The prevalence of homosexuals in government enabled the Soviet Union's KGB spy network to score its greatest post-war successes in Ottawa (Columnist Bob Reguly, Toronto Sun, 30 March 1981).
The publication of Chapman Pincher's book, Their Trade is Treachery, dealing with the penetration of Western secret defences by Soviet KGB secret police, has created concern throughout the Free World. This book also revealed - rather startlingly - that John Watkins, Canada's ambassador to Moscow for 1954-56, and his successor, David Johnson, were both blackmailed by the KGB through set-up pictures of homosexual encounters.
The RCMP Security Service has likewise disclosed that a third ambassador - the name was not revealed - had also been blackmailed in similar circumstances by the KGB.
Further investigations by reporter Bob Reguly of the Toronto Sun in the spring of 1981 cite a former top-level RCMP officer to the effect that the Watkins 'affair' had unleashed a large-scale clean-out of homosexuals in government as security risks, with the hunt focusing on the External Affairs Department in Ottawa. RCMP sources indicated that they had identified 3,000 homosexuals in middle and senior positions in the civil service and wanted them all weeded out: they did not, of course, succeed.

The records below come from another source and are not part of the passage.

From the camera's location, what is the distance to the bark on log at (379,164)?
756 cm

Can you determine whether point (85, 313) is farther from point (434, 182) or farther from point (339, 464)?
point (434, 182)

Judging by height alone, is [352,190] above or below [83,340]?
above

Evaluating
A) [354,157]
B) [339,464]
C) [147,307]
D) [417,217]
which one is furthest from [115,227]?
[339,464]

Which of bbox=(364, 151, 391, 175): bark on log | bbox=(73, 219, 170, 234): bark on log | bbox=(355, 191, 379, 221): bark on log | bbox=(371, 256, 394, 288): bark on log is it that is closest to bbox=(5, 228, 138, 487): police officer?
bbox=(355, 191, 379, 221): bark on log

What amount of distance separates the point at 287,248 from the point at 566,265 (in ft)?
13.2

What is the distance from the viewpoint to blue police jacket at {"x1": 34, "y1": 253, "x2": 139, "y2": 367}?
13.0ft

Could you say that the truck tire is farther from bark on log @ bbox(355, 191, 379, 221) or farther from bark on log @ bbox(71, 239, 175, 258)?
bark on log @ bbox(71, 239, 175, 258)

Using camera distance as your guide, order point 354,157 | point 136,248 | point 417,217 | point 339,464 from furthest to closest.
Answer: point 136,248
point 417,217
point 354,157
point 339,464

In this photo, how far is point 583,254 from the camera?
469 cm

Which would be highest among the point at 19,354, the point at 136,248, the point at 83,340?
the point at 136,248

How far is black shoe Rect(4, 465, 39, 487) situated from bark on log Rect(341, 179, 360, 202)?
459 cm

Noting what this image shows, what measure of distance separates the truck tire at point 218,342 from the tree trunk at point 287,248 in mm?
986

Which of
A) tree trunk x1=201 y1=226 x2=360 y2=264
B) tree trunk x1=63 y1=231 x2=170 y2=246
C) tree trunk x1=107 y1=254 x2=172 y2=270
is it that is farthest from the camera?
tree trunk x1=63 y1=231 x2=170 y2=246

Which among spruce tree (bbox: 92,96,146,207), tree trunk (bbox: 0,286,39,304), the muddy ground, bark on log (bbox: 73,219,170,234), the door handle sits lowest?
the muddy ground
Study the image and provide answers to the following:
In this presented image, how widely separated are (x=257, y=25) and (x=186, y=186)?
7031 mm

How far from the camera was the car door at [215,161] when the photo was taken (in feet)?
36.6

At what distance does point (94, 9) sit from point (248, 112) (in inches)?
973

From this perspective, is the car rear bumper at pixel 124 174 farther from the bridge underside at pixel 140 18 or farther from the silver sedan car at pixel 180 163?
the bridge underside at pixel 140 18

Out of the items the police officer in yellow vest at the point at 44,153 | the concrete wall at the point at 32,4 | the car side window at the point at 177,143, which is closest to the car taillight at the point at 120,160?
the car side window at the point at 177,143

Many Canadians were somewhat puzzled in 1967, when the then justice Minister, Pierre Elliott Trudeau, spawned his Criminal Code amendments which included legalizing homosexuality. Bob Reguly and others have claimed that when he became Prime Minister, Trudeau was instrumental in easing up the security restrictions on homosexuals, especially in External Affairs. It was around this time that the first inkling of a 'Featherbed File' became known, and for the next 13 years all attempts by the Opposition MPs and the mass media to have the 'Featherbed File' made public were thwarted by the Trudeau regime. However, the on-going security investigation pursuant to the 'Gouzenko revelations' of 1945-46 (which led to the arrest of fifteen top civil servants involved in Soviet espionage) brought out other aspects which have been carefully concealed by successive federal governments over a 60-year period.